Ce couplet souligne l'intention du poème de circonstance, élevant la scène de midi au rang d'un signe propice, impliquant une louange de l'empereur et de la prospérité de la voie royale, partagée par tous.
Lecture globale
Le poème débute par une description naturelle pour se déployer progressivement : du ciel lointain à l'ombre verticale de midi, puis à l'interaction des nuages et de la lumière du soleil, pour finalement culminer sur une note de bon augure et de louange. Le langage poétique est fastueux sans perdre en élégance, l'ambiance est vaste et imprégnée de sérénité. La première partie décrit le paysage, mettant en valeur la beauté naturelle d'un automne clair et frais et d'un midi sans déviation ; la seconde partie porte un message, utilisant la rectitude du soleil et la splendeur de sa lumière pour symboliser la vertu de l'empereur et la justesse de la voie royale.

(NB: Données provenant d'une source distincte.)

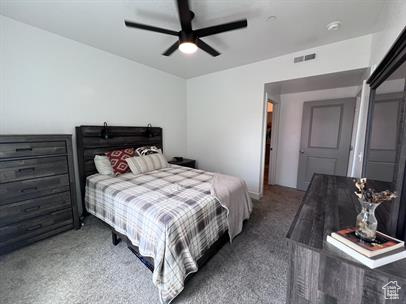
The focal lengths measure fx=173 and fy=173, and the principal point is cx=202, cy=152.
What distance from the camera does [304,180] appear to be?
402cm

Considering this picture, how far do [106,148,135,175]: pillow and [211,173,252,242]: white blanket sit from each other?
4.92 ft

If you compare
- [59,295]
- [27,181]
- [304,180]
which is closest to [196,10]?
[27,181]

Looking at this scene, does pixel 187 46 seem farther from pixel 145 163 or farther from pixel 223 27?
pixel 145 163

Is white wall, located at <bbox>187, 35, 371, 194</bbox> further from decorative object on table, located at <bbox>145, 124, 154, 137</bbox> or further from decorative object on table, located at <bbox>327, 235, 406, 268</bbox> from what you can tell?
decorative object on table, located at <bbox>327, 235, 406, 268</bbox>

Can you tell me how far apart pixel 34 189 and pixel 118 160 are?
3.36 feet

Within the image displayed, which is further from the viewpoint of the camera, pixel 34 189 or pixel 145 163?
pixel 145 163

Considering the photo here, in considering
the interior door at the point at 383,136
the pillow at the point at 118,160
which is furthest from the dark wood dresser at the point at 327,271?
the pillow at the point at 118,160

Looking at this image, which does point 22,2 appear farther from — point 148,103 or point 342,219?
point 342,219

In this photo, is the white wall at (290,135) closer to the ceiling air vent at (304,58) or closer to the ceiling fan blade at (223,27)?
the ceiling air vent at (304,58)

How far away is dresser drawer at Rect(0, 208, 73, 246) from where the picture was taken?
6.19 ft

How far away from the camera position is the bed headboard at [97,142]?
2.63 m

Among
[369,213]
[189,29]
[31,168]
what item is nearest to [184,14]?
[189,29]

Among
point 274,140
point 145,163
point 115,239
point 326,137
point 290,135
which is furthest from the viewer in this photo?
point 274,140

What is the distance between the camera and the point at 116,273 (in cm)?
172
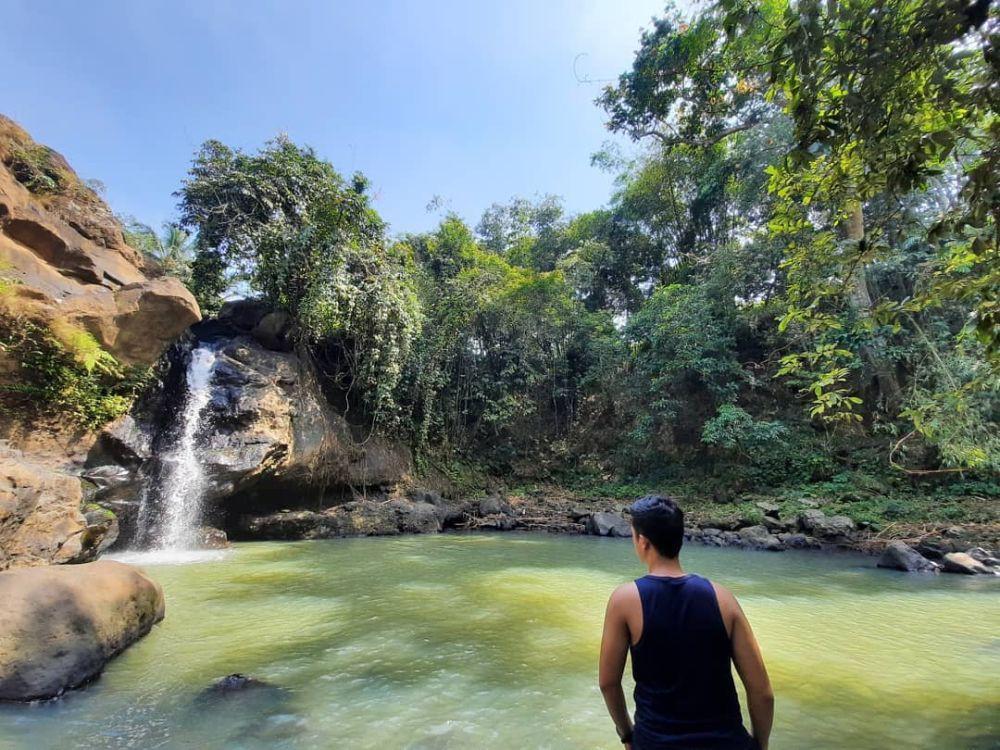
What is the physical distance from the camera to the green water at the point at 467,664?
3.05 meters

En tant que poème de circonstance, il remplit sa mission élogieuse tout en manifestant, dans sa description, le style artistique frais et élégant de Yu Shinan.
Spécificités stylistiques
- Caractère de circonstance marqué : Passe des phénomènes naturels à la louange et aux présages, avec une structure rigoureuse.
- Allusions fastueuses : L'utilisation d'expressions comme « char du soleil » (曦车), « dais de jade » (翠盖), « miroir brillant » (明镜), etc., combine métaphores et allusions classiques, empreintes de l'atmosphère de la littérature de cour.

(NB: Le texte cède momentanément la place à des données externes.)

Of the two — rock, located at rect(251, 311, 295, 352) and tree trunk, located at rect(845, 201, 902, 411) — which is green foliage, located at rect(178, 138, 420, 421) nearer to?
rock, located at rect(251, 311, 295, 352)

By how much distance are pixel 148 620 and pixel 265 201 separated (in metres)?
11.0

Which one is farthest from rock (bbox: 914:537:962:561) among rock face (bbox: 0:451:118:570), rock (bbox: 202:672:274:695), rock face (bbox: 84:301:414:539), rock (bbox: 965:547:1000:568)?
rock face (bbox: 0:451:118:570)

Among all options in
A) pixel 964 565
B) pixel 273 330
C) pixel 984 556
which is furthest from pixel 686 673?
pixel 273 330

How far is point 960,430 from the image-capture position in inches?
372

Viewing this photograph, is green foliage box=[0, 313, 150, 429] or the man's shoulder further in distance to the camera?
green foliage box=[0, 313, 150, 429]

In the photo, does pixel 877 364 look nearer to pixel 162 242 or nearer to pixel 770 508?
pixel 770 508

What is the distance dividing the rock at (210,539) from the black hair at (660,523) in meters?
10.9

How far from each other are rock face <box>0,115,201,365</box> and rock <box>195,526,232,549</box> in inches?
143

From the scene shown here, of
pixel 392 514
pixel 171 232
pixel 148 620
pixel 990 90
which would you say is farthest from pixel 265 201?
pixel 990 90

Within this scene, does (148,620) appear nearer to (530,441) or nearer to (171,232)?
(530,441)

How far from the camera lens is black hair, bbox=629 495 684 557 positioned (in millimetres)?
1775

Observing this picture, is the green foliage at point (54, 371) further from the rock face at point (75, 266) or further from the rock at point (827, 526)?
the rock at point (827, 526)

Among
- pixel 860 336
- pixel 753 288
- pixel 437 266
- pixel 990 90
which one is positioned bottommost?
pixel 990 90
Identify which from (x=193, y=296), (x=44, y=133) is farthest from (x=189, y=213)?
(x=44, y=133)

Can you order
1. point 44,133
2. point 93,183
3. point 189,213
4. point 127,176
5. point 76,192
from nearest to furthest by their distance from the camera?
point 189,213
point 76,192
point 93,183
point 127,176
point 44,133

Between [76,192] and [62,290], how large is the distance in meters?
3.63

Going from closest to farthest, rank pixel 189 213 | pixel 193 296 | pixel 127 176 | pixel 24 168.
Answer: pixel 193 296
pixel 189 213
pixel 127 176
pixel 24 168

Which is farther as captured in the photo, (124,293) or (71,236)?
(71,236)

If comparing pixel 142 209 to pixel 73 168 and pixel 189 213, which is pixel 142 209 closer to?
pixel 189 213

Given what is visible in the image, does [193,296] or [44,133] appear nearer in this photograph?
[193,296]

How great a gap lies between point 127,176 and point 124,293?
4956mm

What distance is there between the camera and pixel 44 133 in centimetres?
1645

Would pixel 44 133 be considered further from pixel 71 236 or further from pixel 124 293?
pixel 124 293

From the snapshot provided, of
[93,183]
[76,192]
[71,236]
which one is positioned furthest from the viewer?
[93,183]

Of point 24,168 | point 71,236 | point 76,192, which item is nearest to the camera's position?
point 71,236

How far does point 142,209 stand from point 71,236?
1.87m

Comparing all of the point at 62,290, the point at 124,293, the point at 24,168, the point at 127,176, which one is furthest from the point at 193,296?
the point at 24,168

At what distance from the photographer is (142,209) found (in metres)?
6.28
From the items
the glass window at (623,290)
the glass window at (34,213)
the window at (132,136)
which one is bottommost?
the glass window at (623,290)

- Progression par étapes : D'abord le ciel, puis la terre ; de la scène à l'idée ; de la nature à l'humain, une avancée méthodique.

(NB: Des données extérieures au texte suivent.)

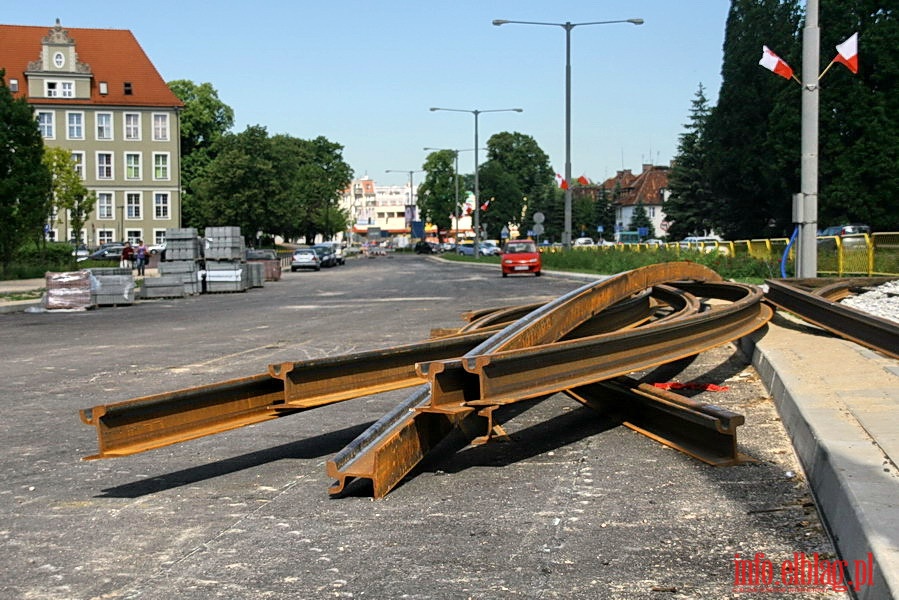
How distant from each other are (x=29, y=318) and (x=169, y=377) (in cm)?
1365

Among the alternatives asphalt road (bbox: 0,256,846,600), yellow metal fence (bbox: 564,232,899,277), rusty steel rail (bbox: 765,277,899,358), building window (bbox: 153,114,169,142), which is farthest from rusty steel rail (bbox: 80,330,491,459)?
building window (bbox: 153,114,169,142)

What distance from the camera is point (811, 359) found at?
959cm

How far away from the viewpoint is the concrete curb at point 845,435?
4137 millimetres

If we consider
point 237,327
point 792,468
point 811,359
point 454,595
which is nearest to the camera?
point 454,595

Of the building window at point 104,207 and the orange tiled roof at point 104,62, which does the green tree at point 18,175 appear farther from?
the building window at point 104,207

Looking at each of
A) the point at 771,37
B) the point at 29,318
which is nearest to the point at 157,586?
the point at 29,318

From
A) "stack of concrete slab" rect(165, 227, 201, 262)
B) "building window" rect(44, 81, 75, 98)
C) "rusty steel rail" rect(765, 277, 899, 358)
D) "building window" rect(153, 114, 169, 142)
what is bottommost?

- Fraîcheur et élégance : Bien qu'œuvre de louange, le langage reste frais et naturel, évitant une ornementation excessive, reflétant l'élégance unique de Yu Shinan.
Éclairages
Ce poème ancien décrit la clarté des paysages de midi en automne : un ciel pur, la rotation de la Voie lactée, la lumière du soleil, l'ombre droite des arbres, les nuages colorés, une brillance étincelante, pour finalement exprimer, à travers un présage propice, le vœu de paix et de stabilité dans le monde. À travers une description progressive des éléments naturels, le poète montre à la fois la magnificence et l'harmonie du zénith, et implique un éloge de l'âge d'or et de la gratitude envers un souverain éclairé. Il nous inspire ainsi : la lumière et l'ordre de la nature symbolisent la prospérité et la stabilité de la société. Et l'être humain, dans cette vaste étendue entre ciel et terre, devrait cultiver respect et gratitude. Tout comme la lumière du soleil brille impartialement pour tous, l'homme devrait aussi traiter autrui avec intégrité et franchise, répondre à la clarté du ciel et de la terre par la limpidité de son propre cœur.
À propos du poète
Yu Shinan (虞世南 558 - 638), originaire de Yuyao dans la province du Zhejiang, fut un éminent homme d’État, écrivain, calligraphe et politicien durant l’ère Zhenguan des débuts de la dynastie Tang. Il figurait parmi les « Vingt-Quatre Officiers Méritants du Pavillon Lingyan » et occupa le poste de Directeur de la Bibliothèque impériale. Sa calligraphie lui valut d’être compté parmi les « Quatre Grands Calligraphes des Débuts des Tang » aux côtés d’Ouyang Xun, de Chu Suiliang et de Xue Ji. Dans le domaine poétique, il perpétua la tradition de Xu Ling et initia un style courtois raffiné, équilibré et harmonieux. Il compila également les Extraits des Livres du Hall Nord(Beitang Shuchao), établissant un nouveau genre de littérature encyclopédique.